We adapt FAS-wrapper for the cross-dataset scenario.

5.5 Cross-Dataset Study

We evaluate our methods in the cross-dataset scenario and compare to SSDG [20] and MADDG [53]. Specifically, we denote OULU-NPU [7] as O, SIW [34] as S, SIW-Mv2 [36] as M, and HKBU-MARs [32] as H. We use three datasets as source domains for training and one remaining dataset for testing. We train three individual source domain teacher models on three source datasets respectively. Then, as depicted in Fig. 9, inside FAS-wrapper, three multi-scale discriminators are employed to transfer knowledge from three teacher models to the updated model \(f^{new}\) which is then evaluated on the target domain. Notably, we remove proposed SRE in this cross-dataset scenario, as there is no need to restore the prior model responses.
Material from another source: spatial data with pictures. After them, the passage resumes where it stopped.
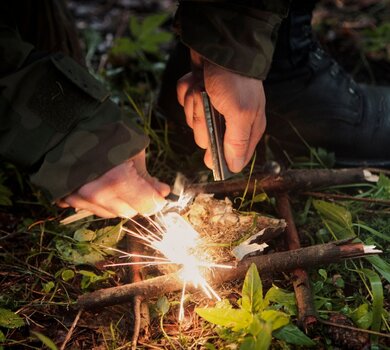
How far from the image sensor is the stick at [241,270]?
2137mm

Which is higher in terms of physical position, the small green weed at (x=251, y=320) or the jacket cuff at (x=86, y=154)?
the jacket cuff at (x=86, y=154)

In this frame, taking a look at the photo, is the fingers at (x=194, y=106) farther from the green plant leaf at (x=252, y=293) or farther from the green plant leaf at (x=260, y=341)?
the green plant leaf at (x=260, y=341)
The results are reported in Table 7, indicating that our FAS-wrapper also exhibits a comparable performance on the cross-dataset scenario as prior works.

Table 7. The cross-dataset comparison.

6 Conclusion

We study the multi-domain learning face anti-spoofing (MD-FAS), which requires the model perform well on both source and novel target domains, after updating the source domain pre-trained FAS model only with target domain data. We first summarize the general form of FAS models, then based on which we develop a new architecture, FAS-wrapper. FAS-wrapper contains spoof region estimator which identifies the spoof traces that help combat catastrophic forgetting while learning new domain knowledge, and the FAS-wrapper exhibits a high level of flexibility, as it can be adopted by different FAS models. The performance is evaluated on our newly-constructed FASMD benchmark, which is also the first MD-FAS dataset in the community.